Lecturas:
Éxodo 34, 4–6.8–9
Daniel 3, 52–56
2 Corintios 13, 11–13
Juan 3,16–18
Frecuentemente comenzamos la Misa con la oración tomada de la epístola de hoy: “La gracia de nuestro Señor Jesucristo, el amor del Padre y la comunión del Espíritu Santo estén con ustedes”. Alabamos al Dios que se ha revelado a Sí mismo como Trinidad, como comunión de personas.
La comunión con la Trinidad es la meta de nuestra adoración y el propósito de la historia de la salvación que comienza en la Biblia y continúa en la Eucaristía y en los sacramentos de la Iglesia.
En la primera lectura vemos los inicios de la autorevelación de Dios, cuando pasa frente a Moisés y proclama su nombre santo. Israel había pecado en adorar al becerro de oro (cf. Ex 32). Pero Dios no los condena a perecer, sino que proclama su misericordia y fidelidad a su alianza.

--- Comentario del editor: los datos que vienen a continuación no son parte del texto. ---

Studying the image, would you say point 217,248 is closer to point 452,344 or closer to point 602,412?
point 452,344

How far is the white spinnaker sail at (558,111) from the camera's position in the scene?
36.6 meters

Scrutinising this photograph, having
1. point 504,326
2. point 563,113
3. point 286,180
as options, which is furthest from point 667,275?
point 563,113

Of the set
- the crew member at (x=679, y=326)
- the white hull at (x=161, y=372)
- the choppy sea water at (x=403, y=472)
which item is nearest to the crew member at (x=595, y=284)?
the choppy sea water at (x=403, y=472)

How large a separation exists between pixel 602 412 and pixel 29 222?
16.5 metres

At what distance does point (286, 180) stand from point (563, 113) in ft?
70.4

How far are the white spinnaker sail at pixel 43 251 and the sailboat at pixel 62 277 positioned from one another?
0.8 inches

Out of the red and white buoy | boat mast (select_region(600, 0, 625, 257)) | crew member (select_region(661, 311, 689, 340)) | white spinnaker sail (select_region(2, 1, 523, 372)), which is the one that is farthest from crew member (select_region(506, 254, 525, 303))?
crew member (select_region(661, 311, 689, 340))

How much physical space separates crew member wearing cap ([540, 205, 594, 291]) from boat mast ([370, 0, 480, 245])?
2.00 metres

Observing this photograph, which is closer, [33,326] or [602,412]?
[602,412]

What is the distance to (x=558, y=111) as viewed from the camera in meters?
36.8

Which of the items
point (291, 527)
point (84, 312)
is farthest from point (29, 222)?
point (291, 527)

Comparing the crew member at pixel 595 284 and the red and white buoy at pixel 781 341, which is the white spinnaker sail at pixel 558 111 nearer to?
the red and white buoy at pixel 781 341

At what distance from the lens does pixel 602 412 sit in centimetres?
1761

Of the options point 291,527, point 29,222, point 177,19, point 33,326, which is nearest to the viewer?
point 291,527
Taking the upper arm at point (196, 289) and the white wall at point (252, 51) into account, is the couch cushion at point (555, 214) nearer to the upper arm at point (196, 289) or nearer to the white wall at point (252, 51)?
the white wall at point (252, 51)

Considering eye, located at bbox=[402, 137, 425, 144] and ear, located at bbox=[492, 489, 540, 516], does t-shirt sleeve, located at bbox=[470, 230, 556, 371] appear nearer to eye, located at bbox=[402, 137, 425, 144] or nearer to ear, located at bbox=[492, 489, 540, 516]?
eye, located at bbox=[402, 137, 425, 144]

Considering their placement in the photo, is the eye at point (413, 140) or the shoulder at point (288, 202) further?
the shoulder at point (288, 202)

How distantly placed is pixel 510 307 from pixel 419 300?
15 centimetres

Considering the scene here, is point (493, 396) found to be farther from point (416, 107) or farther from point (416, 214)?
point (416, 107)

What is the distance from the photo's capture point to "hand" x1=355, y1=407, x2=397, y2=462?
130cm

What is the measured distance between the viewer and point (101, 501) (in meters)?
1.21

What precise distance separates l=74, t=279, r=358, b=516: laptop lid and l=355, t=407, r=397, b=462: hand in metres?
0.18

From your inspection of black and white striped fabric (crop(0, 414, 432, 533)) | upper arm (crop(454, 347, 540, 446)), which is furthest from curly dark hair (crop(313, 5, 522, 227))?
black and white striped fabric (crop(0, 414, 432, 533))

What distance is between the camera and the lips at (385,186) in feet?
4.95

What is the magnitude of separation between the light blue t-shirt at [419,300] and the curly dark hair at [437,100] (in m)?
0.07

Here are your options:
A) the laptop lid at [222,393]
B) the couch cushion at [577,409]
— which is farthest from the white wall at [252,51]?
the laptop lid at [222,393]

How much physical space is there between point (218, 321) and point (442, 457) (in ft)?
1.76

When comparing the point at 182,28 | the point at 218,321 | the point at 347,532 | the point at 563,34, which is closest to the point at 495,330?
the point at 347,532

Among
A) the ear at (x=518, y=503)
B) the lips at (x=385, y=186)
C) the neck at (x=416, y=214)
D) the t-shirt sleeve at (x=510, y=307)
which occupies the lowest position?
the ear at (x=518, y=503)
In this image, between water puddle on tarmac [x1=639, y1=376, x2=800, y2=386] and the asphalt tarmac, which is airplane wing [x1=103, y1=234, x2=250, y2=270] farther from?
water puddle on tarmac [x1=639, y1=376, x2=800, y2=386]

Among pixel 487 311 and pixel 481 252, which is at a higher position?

Dios amó a Israel como su primogénito entre las naciones (cf. Ex 4,22). Por medio de Israel—heredero de su alianza con Abraham—, Dios planeó revelarse como el Padre de todas las naciones (cf. Gn 22,18).
El recuerdo de la prueba de alianza que Dios pidió a Abraham—y la obediencia fiel de Abraham—es el trasfondo del Evangelio de este día. Al ordenarle a Abraham que le ofreciera su amado hijo único (cf, Gn 22,2.12.16), Dios nos estaba preparando para la más completa revelación de su amor por el mundo. Así como Abraham estaba dispuesto a ofrecer a Isaac, Dios no perdonó a su propio Hijo, sino que lo entregó por todos nosotros (cf. Rm 8,32).
Con ello reveló lo que sólo a Moisés fue descubierto parcialmente, que su bondad perdura por mil generaciones, que perdona nuestro pecado y nos toma de vuelta como pueblo de su propiedad (cf. Dt 4,20; 9,29).
Jesús se humilló a sí mismo hasta morir en obediencia a la voluntad de Dios. Y por esto, el Espíritu de Dios lo levantó de la muerte (cf. Rm 8,11) y le dio un nombre que está sobre todo nombre (cf. Fl 2,8–10).
Ese es el nombre que glorificamos en el salmo de hoy: el nombre de nuestro Señor, el Dios que es Amor (cf. 1Jn 4,8.16).